-- Dataset excerpts start --
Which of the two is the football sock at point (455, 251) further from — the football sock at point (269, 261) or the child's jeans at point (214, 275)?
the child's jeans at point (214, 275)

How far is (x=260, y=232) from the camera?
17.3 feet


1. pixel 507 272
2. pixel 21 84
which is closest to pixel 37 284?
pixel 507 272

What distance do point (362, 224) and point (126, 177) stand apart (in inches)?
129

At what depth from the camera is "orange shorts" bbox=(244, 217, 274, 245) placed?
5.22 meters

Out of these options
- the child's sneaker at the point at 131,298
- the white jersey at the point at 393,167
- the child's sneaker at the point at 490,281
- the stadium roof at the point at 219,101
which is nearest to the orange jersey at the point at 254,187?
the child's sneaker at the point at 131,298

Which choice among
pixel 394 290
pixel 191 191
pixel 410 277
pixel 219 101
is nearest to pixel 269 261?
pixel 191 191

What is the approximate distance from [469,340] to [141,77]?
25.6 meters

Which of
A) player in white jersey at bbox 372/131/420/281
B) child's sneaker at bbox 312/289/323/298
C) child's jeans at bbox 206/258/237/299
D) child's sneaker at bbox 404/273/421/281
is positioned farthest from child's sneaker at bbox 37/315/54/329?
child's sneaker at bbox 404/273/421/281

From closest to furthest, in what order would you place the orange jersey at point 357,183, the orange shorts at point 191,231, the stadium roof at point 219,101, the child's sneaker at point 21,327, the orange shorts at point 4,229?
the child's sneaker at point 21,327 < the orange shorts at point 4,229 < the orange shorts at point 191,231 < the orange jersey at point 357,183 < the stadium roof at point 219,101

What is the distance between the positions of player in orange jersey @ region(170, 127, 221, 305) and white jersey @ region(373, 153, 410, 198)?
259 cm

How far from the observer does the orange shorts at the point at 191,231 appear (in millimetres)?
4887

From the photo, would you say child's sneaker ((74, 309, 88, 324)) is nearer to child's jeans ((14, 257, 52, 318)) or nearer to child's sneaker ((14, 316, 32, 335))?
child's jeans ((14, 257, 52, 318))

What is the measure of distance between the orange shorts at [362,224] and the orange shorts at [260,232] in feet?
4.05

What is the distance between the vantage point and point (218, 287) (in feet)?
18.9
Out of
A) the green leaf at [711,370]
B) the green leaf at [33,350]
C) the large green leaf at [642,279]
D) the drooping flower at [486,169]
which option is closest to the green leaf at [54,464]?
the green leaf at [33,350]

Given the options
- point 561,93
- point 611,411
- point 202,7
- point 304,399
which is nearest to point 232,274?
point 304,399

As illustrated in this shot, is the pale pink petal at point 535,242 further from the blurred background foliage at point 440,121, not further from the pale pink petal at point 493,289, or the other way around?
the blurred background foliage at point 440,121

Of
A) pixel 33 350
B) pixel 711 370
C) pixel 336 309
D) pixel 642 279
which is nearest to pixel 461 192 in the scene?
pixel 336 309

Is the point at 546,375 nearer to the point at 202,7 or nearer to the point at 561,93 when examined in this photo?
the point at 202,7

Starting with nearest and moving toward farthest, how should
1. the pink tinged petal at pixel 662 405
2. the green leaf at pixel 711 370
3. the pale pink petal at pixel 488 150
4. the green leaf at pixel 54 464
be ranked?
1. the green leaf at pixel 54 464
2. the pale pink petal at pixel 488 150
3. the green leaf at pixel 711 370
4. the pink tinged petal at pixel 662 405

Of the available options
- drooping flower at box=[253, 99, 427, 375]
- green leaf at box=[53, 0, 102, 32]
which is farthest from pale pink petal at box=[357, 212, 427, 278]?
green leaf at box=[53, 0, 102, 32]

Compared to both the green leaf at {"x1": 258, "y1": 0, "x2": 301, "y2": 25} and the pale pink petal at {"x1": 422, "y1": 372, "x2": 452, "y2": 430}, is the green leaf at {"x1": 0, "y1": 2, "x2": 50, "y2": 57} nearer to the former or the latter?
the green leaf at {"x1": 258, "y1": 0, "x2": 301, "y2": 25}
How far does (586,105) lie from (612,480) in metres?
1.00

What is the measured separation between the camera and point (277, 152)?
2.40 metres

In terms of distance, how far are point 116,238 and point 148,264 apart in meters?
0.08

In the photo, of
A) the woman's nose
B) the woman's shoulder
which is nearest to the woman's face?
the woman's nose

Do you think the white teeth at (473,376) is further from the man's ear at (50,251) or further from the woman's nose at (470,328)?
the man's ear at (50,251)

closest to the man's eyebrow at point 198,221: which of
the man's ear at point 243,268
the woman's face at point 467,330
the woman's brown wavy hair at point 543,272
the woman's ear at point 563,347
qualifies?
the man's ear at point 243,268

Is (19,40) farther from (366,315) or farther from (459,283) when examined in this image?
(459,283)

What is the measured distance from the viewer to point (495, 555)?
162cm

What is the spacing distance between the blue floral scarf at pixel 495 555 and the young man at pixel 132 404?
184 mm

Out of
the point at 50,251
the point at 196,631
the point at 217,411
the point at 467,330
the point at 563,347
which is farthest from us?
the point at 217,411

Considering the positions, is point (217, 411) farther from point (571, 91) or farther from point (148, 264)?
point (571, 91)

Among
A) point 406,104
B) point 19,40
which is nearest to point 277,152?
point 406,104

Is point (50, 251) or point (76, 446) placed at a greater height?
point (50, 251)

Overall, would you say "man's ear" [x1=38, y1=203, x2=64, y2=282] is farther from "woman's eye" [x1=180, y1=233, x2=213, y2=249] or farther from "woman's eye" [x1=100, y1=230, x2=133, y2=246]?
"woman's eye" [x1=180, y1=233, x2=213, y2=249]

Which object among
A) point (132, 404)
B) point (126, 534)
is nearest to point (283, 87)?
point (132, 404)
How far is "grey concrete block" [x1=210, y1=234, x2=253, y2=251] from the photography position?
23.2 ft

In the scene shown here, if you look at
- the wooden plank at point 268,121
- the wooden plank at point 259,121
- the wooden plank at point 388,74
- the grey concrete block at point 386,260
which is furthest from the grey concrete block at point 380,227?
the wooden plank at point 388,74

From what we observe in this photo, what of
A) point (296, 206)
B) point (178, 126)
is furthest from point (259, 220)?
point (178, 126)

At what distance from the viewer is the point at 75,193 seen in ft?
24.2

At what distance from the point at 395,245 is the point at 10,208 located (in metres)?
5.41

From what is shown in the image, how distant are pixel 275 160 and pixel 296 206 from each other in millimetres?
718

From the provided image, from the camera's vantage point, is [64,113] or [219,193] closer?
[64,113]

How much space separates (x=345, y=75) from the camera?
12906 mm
-- Dataset excerpts end --
** Written task **
Copy these rows verbatim, keeping every line unchanged.

** Finished answer **
Which of the two is the football sock at point (455, 251) further from — the football sock at point (269, 261) or the child's jeans at point (214, 275)?
the child's jeans at point (214, 275)

How far is (x=260, y=232) from the camera?
17.3 feet


1. pixel 507 272
2. pixel 21 84
which is closest to pixel 37 284?
pixel 507 272

What distance do point (362, 224) and point (126, 177) stand apart (in inches)?
129

At what depth from the camera is "orange shorts" bbox=(244, 217, 274, 245) placed?
5.22 meters

Out of these options
- the child's sneaker at the point at 131,298
- the white jersey at the point at 393,167
- the child's sneaker at the point at 490,281
- the stadium roof at the point at 219,101
which is nearest to the orange jersey at the point at 254,187?
the child's sneaker at the point at 131,298

Which choice among
pixel 394 290
pixel 191 191
pixel 410 277
pixel 219 101
is nearest to pixel 269 261?
pixel 191 191

What is the approximate distance from [469,340] to [141,77]?
25.6 meters

Which of
A) player in white jersey at bbox 372/131/420/281
B) child's sneaker at bbox 312/289/323/298
C) child's jeans at bbox 206/258/237/299
D) child's sneaker at bbox 404/273/421/281
is positioned farthest from child's sneaker at bbox 37/315/54/329?
child's sneaker at bbox 404/273/421/281

From closest to furthest, in what order would you place the orange jersey at point 357,183, the orange shorts at point 191,231, the stadium roof at point 219,101, the child's sneaker at point 21,327, the orange shorts at point 4,229?
the child's sneaker at point 21,327 < the orange shorts at point 4,229 < the orange shorts at point 191,231 < the orange jersey at point 357,183 < the stadium roof at point 219,101

What is the distance between the positions of player in orange jersey @ region(170, 127, 221, 305) and white jersey @ region(373, 153, 410, 198)?
259 cm

How far from the observer does the orange shorts at the point at 191,231 appear (in millimetres)?
4887

From the photo, would you say child's sneaker ((74, 309, 88, 324)) is nearer to child's jeans ((14, 257, 52, 318)) or nearer to child's sneaker ((14, 316, 32, 335))?
child's jeans ((14, 257, 52, 318))

What is the measure of distance between the orange shorts at [362,224] and the orange shorts at [260,232] in feet?
4.05

What is the distance between the vantage point and point (218, 287) (in feet)?
18.9
Out of
A) the green leaf at [711,370]
B) the green leaf at [33,350]
C) the large green leaf at [642,279]
D) the drooping flower at [486,169]
which option is closest to the green leaf at [54,464]?
the green leaf at [33,350]

Given the options
- point 561,93
- point 611,411
- point 202,7
- point 304,399
which is nearest to point 232,274?
point 304,399

As illustrated in this shot, is the pale pink petal at point 535,242 further from the blurred background foliage at point 440,121, not further from the pale pink petal at point 493,289, or the other way around?
the blurred background foliage at point 440,121

Of
A) pixel 33 350
B) pixel 711 370
C) pixel 336 309
D) pixel 642 279
which is nearest to pixel 461 192 in the scene?
pixel 336 309

Is the point at 546,375 nearer to the point at 202,7 or nearer to the point at 561,93 when examined in this photo?
the point at 202,7

Starting with nearest and moving toward farthest, how should
1. the pink tinged petal at pixel 662 405
2. the green leaf at pixel 711 370
3. the pale pink petal at pixel 488 150
4. the green leaf at pixel 54 464
be ranked?
1. the green leaf at pixel 54 464
2. the pale pink petal at pixel 488 150
3. the green leaf at pixel 711 370
4. the pink tinged petal at pixel 662 405

Of the available options
- drooping flower at box=[253, 99, 427, 375]
- green leaf at box=[53, 0, 102, 32]
which is farthest from pale pink petal at box=[357, 212, 427, 278]?
green leaf at box=[53, 0, 102, 32]

Compared to both the green leaf at {"x1": 258, "y1": 0, "x2": 301, "y2": 25} and the pale pink petal at {"x1": 422, "y1": 372, "x2": 452, "y2": 430}, is the green leaf at {"x1": 0, "y1": 2, "x2": 50, "y2": 57} nearer to the former or the latter?
the green leaf at {"x1": 258, "y1": 0, "x2": 301, "y2": 25}
How far does (586,105) lie from (612,480) in metres?
1.00

What is the measured separation between the camera and point (277, 152)?
2.40 metres

In terms of distance, how far are point 116,238 and point 148,264 apart in meters?
0.08

In the photo, of
A) the woman's nose
B) the woman's shoulder
which is nearest to the woman's face?
the woman's nose

Do you think the white teeth at (473,376) is further from the man's ear at (50,251) or further from the woman's nose at (470,328)?
the man's ear at (50,251)

closest to the man's eyebrow at point 198,221: which of
the man's ear at point 243,268
the woman's face at point 467,330
the woman's brown wavy hair at point 543,272
the woman's ear at point 563,347
qualifies?
the man's ear at point 243,268

Is (19,40) farther from (366,315) or farther from (459,283) when examined in this image?
(459,283)

What is the measured distance from the viewer to point (495, 555)?
162cm

What is the spacing distance between the blue floral scarf at pixel 495 555 and the young man at pixel 132 404?
184 mm

Out of
the point at 50,251
the point at 196,631
the point at 217,411
the point at 467,330
the point at 563,347
which is farthest from us?
the point at 217,411

Considering the positions, is point (217, 411) farther from point (571, 91) or farther from point (148, 264)?
point (571, 91)

Among
A) point 406,104
B) point 19,40
which is nearest to point 277,152?
point 406,104

Is point (50, 251) or point (76, 446) placed at a greater height?
point (50, 251)

Overall, would you say "man's ear" [x1=38, y1=203, x2=64, y2=282] is farther from "woman's eye" [x1=180, y1=233, x2=213, y2=249] or farther from "woman's eye" [x1=100, y1=230, x2=133, y2=246]?
"woman's eye" [x1=180, y1=233, x2=213, y2=249]

Which object among
A) point (132, 404)
B) point (126, 534)
is nearest to point (283, 87)?
point (132, 404)
How far is "grey concrete block" [x1=210, y1=234, x2=253, y2=251] from the photography position?
23.2 ft

In the scene shown here, if you look at
- the wooden plank at point 268,121
- the wooden plank at point 259,121
- the wooden plank at point 388,74
- the grey concrete block at point 386,260
which is furthest from the grey concrete block at point 380,227?
the wooden plank at point 388,74

From what we observe in this photo, what of
A) point (296, 206)
B) point (178, 126)
is furthest from point (259, 220)?
point (178, 126)

At what distance from the viewer is the point at 75,193 seen in ft?
24.2

At what distance from the point at 395,245 is the point at 10,208 located (in metres)?
5.41

From what is shown in the image, how distant are pixel 275 160 and pixel 296 206 from each other in millimetres?
718

From the provided image, from the camera's vantage point, is [64,113] or [219,193] closer?
[64,113]

How much space separates (x=345, y=75) from the camera?
12906 mm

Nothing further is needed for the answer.